A Bundy daughter, Bailey Logue, said family members were savoring the victory, and would begin Friday to determine their next step.
"First thing, we're going to get down on our knees and thank our Heavenly Father, and we're going to enjoy our families," Logue said. "Tomorrow, we're going to figure out what we're going to do next."
Messages left for Bundy family matriarch Carol Bundy in Bunkerville, Nevada, weren't immediately returned.
The Oregon case is a continuation of the tense standoff with federal officials at Cliven Bundy's ranch in 2014. Cliven, Ammon and Ryan Bundy are among those who are to go on trial in Nevada early next year for that standoff.
While the charges in Oregon accused defendants of preventing federal workers from getting to their workplace, the case in Nevada revolves around allegations of a more direct threat: An armed standoff involving dozens of Bundy backers pointing weapons including assault-style rifles at federal Bureau of Land Management agents and contract cowboys rounding up cattle near the Bundy ranch outside Bunkerville.
Daniel Hill, attorney for Ammon Bundy in the Nevada case, said he believed the acquittal in Oregon bodes well for his client and the other defendants facing felony weapon, conspiracy and other charges.
"When the jury here hears the whole story, I expect the same result," Hill told The Associated Press in Las Vegas.
Hill also said he'll seek his client's release from federal custody pending trial in Nevada.
Ammon Bundy and his followers took over the Oregon bird sanctuary on Jan. 2. They objected to prison sentences handed down to Dwight and Steven Hammond, two local ranchers convicted of setting fires. They demanded the government free the father and son and relinquish control of public lands to local officials.
The Bundys and other key figures were arrested in a Jan. 26 traffic stop outside the refuge that ended with police fatally shooting Robert "LaVoy" Finicum, an occupation spokesman. Most occupiers left after his death, but four holdouts remained until Feb. 11, when they surrendered following a lengthy negotiation.
Federal prosecutors took two weeks to present their case, finishing with a display of more than 30 guns seized after the standoff.

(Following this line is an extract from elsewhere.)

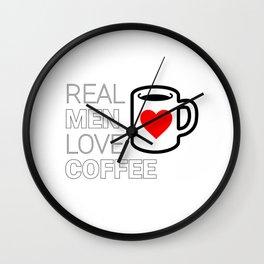 Real Men Love Coffee Wall Clock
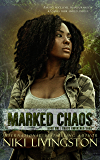 Marked Chaos: A Dystopian Fantasy Adventure (Chaos Awakened Saga Book 1)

An FBI agent testified that 16,636 live rounds and nearly 1,700 spent casings were found.
During trial, Bundy testified that the plan was to take ownership of the refuge by occupying it for a period of time and then turn it over to local officials to use as they saw fit.
Bundy also testified that the occupiers carried guns because they would have been arrested immediately otherwise and to protect themselves against possible government attack.

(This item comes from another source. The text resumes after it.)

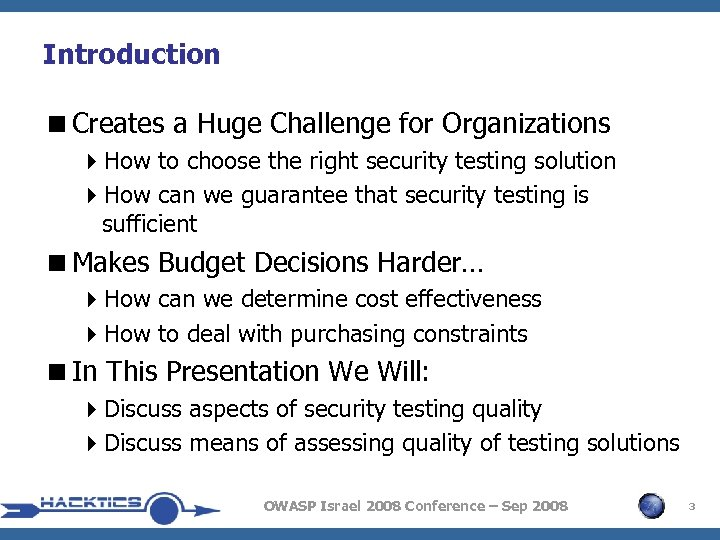 Introduction <Creates a Huge Challenge for Organizations 4 How to choose the right security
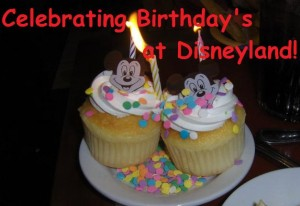 celebrating Birthday's at Disneyland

The bird sanctuary takeover drew sympathizers from around the West.
It also drew a few protesters who were upset that the armed occupation was preventing others from using the land. They included Kieran Suckling, executive director of the Center for Biological Diversity.
Suckling on Thursday called the acquittals "extremely disturbing" for "anyone who cares about America's public lands, the rights of native people and their heritage, and a political system that refuses to be bullied by violence and racism.
"The Bundy clan and their followers peddle a dangerous brand of radicalism aimed at taking over lands owned by all of us. I worry this verdict only emboldens the kind of intimidation and right-wing violence that underpins their movement," Suckling said.
One of Ammon Bundy's attorneys, Morgan Philpot, had a different perspective after watching Mumford get tackled by marshals.
"His liberty was just assaulted by the very government that was supposed to protect it, by the very government that just prosecuted his client — unjustly as the jury found."
There's another Oregon trial coming up over the wildlife refuge.
Authorities had charged 26 occupiers with conspiracy. Eleven pleaded guilty, and another had the charge dropped. Seven defendants chose not to be tried at this time. Their trial is scheduled to begin Feb. 14.
Associated Press Writers Andrew Selsky in Salem, Ore., and Ken Ritter in Las Vegas contributed.